Security Solutions for Exchange Server

Well, I have harped about Exchange Server disaster recovery enough so let’s talk about something new. How about security? I was wondering how all of you address high security services in your Exchange environment.

As most users are aware, Microsoft provides some basic high-security mechanisms in Exchange Server for functions such as encrypting and signing messages. Combining Microsoft Certificate Server with the Exchange Key Management Server (KMS) provides two features.

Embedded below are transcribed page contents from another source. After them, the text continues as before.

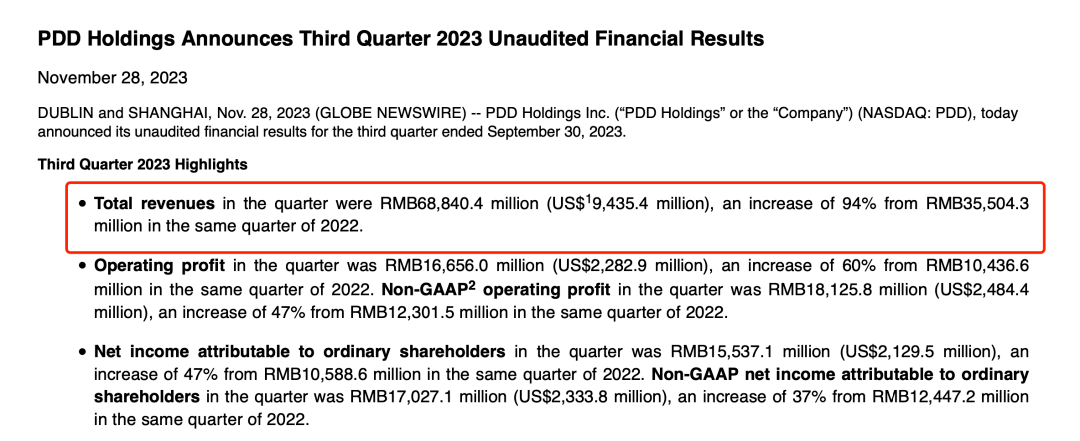 PDD Holdings Announces Third Quarter 2023 Unaudited Financial Results

November 28, 2023

DUBLIN and SHANGHAI, Nov. 28, 2023 (GLOBE NEWSWIRE) -- PDD Holdings Inc. (“PDD Holdings” or the “Company”) (NASDAQ: PDD), today announced its unaudited financial results for the third quarter ended September 30, 2023.

Third Quarter 2023 Highlights

• Total revenues in the quarter were RMB68,840.4 million (US$$^1$9,435.4 million), an increase of 94% from RMB35,504.3 million in the same quarter of 2022.

• Operating profit in the quarter was RMB16,656.0 million (US$2,282.9 million), an increase of 60% from RMB10,436.6 million in the same quarter of 2022. Non-GAAP$^2$ operating profit in the quarter was RMB18,125.8 million (US$2,484.4 million), an increase of 47% from RMB12,301.5 million in the same quarter of 2022.

• Net income attributable to ordinary shareholders in the quarter was RMB15,537.1 million (US$2,129.5 million), an increase of 47% from RMB10,588.6 million in the same quarter of 2022. Non-GAAP net income attributable to ordinary shareholders in the quarter was RMB17,027.1 million (US$2,333.8 million), an increase of 37% from RMB12,447.2 million in the same quarter of 2022.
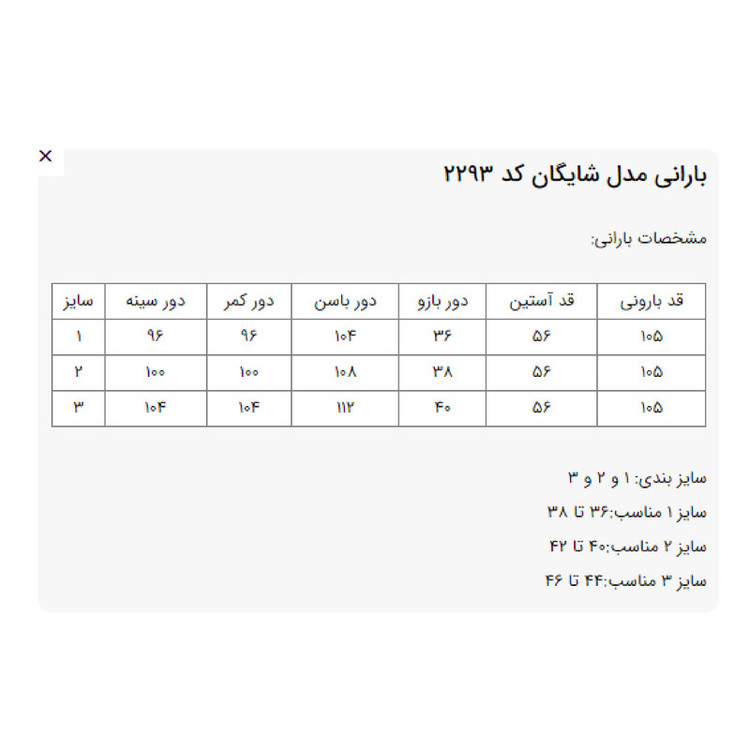 ×

بارانی مدل شایگان کد ۲۲۹۳

مشخصات بارانی:

| قد بارونی | قد آستین | دور بازو | دور باسن | دور کمر | دور سینه | سایز |
|---|---|---|---|---|---|---|
| ۱۰۵ | ۵۶ | ۳۶ | ۱۰۴ | ۹۶ | ۹۶ | ۱ |
| ۱۰۵ | ۵۶ | ۳۸ | ۱۰۸ | ۱۰۰ | ۱۰۰ | ۲ |
| ۱۰۵ | ۵۶ | ۴۰ | ۱۱۲ | ۱۰۴ | ۱۰۴ | ۳ |

سایز بندی: ۱ و ۲ و ۳

سایز ۱ مناسب:۳۶ تا ۳۸

سایز ۲ مناسب:۴۰ تا ۴۲

سایز ۳ مناسب:۴۴ تا ۴۶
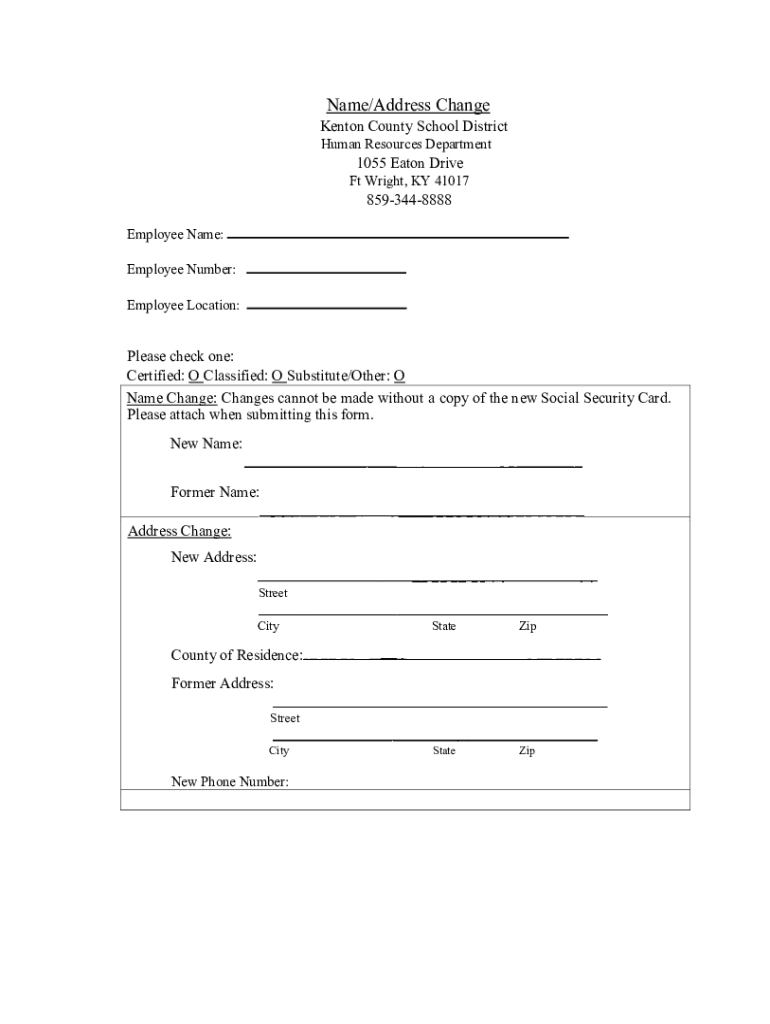 Name/Address Change
Kenton County School District
Human Resources Department
1055 Eaton Drive
Ft Wright, KY 41017
859-344-8888

Employee Name:

Employee Number:

Employee Location:

Please check one:
Certified: O Classified: O Substitute/Other: O

Name Change: Changes cannot be made without a copy of the new Social Security Card. Please attach when submitting this form.

New Name:

Former Name:

Address Change:

New Address:

Street

City State Zip

County of Residence:

Former Address:

Street

City State Zip

New Phone Number:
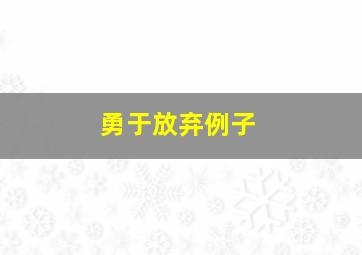 勇于放弃例子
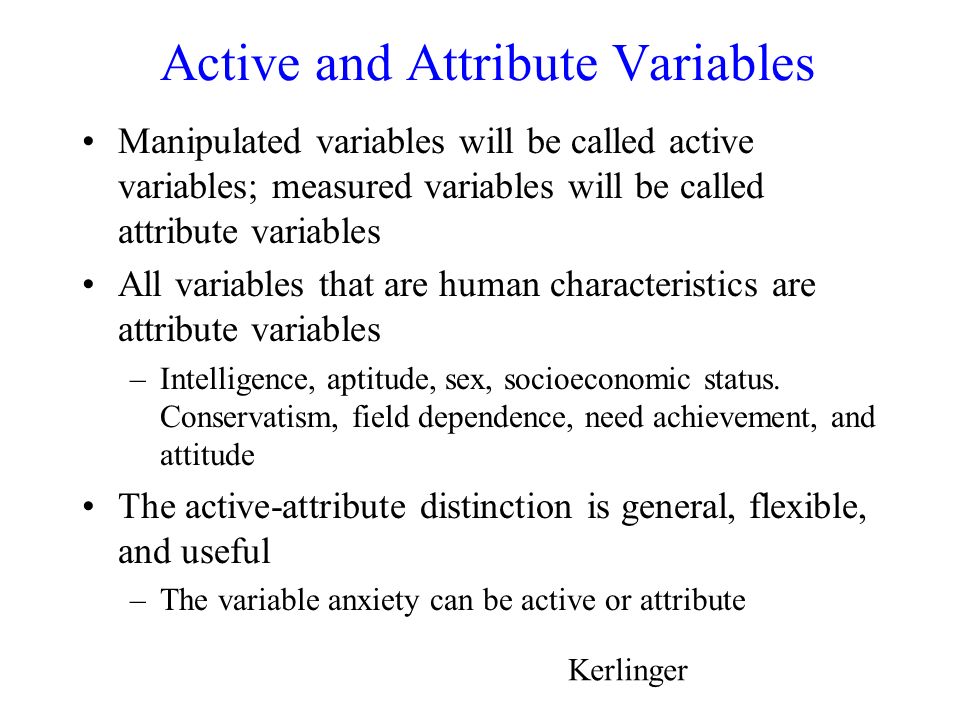 Active and Attribute Variables

• Manipulated variables will be called active variables; measured variables will be called attribute variables

• All variables that are human characteristics are attribute variables

– Intelligence, aptitude, sex, socioeconomic status. Conservatism, field dependence, need achievement, and attitude

• The active-attribute distinction is general, flexible, and useful

– The variable anxiety can be active or attribute

Kerlinger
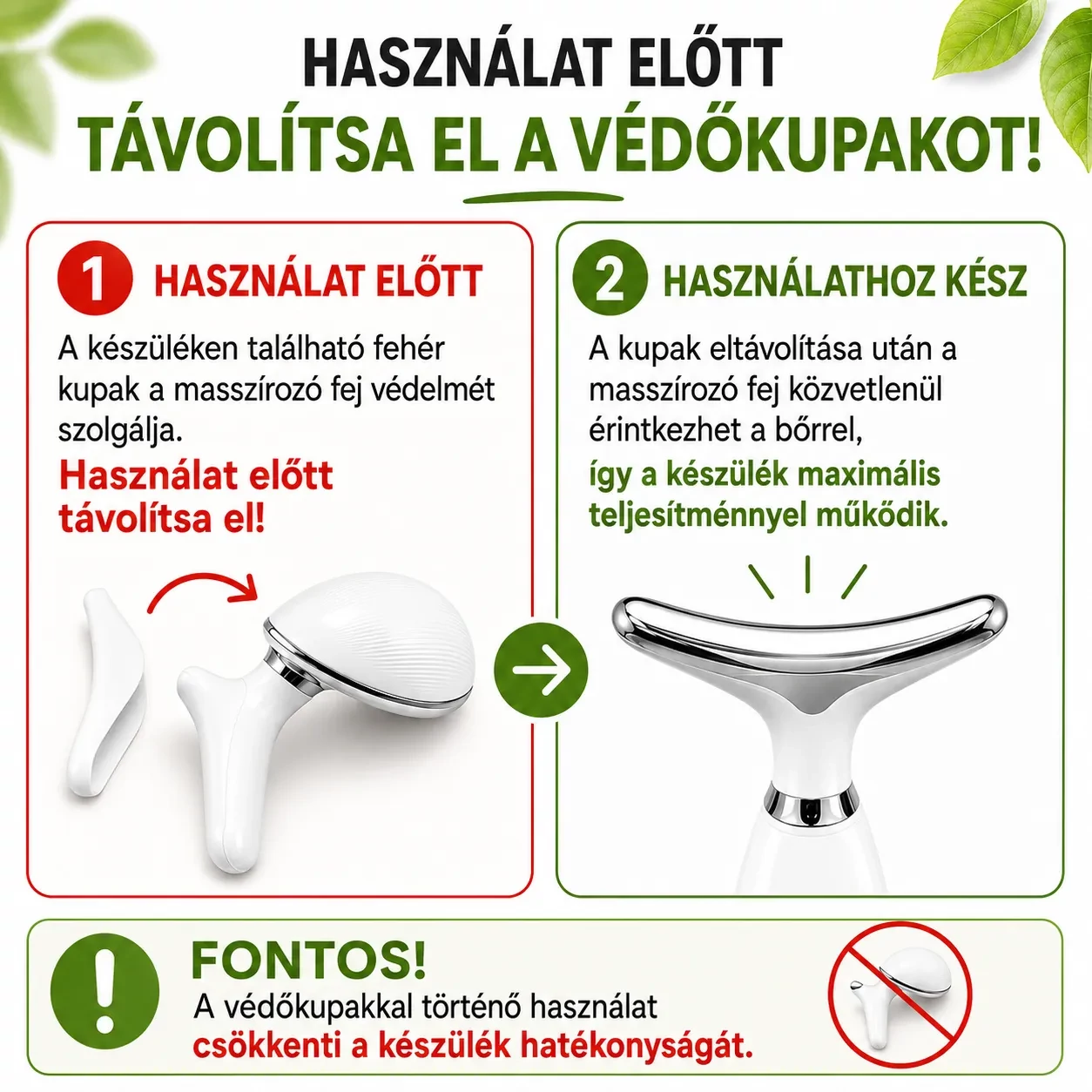 HASZNÁLAT ELŐTT
TÁVOLÍTSA EL A VÉDŐKUPAKOT!

1 HASZNÁLAT ELŐTT

A készüléken található fehér kupak a masszírozó fej védelmét szolgálja.

Használat előtt távolítsa el!

2 HASZNÁLATHOZ KÉSZ

A kupak eltávolítása után a masszírozó fej közvetlenül érintkezhet a bőrrel,

így a készülék maximális teljesítménnyel működik.

!

FONTOS!

A védőkupakkal történő használat csökkenti a készülék hatékonyságát.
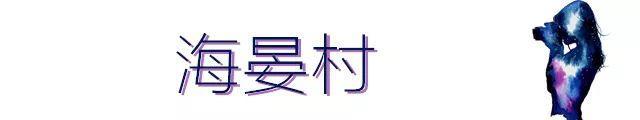 海晏村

Microsoft Certificate Server provides the certification authority (CA), and KMS provides administration and key recovery services. In addition, you can set up your system to use a third-party CA such as VeriSign. Also, on the client side, several options ranging from Microsoft Outlook to third-party solutions are available. All of the latest capabilities were provided with Exchange Server 5.5 Service Pack 1 (SP1). Prior to that, with Exchange Server 4.0 and 5.0, you were limited to the key management facilities that the KMS provided. In this scenario, the capability to encrypt and sign email by using the KMS as the CA severely limited the enterprise viability of such a solution. The ability to exchange keys with outside organizations also was difficult. To make matters worse, the management and administration of this setup was (being kind to Microsoft) not optimal.

Today, however, Exchange administrators might have more options than they can deal with because not only does Microsoft provide a better solution with Exchange 5.5 and Certificate Server but many third parties have added to the mix as well. Vendors like VeriSign and Entrust offer solutions that both complement and compete with Microsoft’s features. Throw in developments from the Business Quality Messaging (BQM) forum and you'll become totally confused. Now that all these features are available and relatively simple to deploy, which options do you choose? I would recommend taking a look at both Microsoft’s core technology provided with Exchange Server and Windows NT as well as third parties such as VeriSign and Entrust. Also, look at some of the service providers for Exchange such as Compaq, Wang, Software Spectrum, and others and ask them how they can assist.

The subject will become increasingly important as the e-business paradigm evolves. Also, with new technologies on the forefront, such as the new security features in Windows 2000 (Win2K) and Platinum, an organization will need answers to questions about security and their own public key infrastructure (PKI). Very soon, sending encrypted and digitally signed messages within your own company and outside your organization will be commonplace. For Exchange deployments, start by understanding your organizations PKI strategy and look at what’s in the box with Exchange Server already. If your organization has no PKI strategy, ask someone why.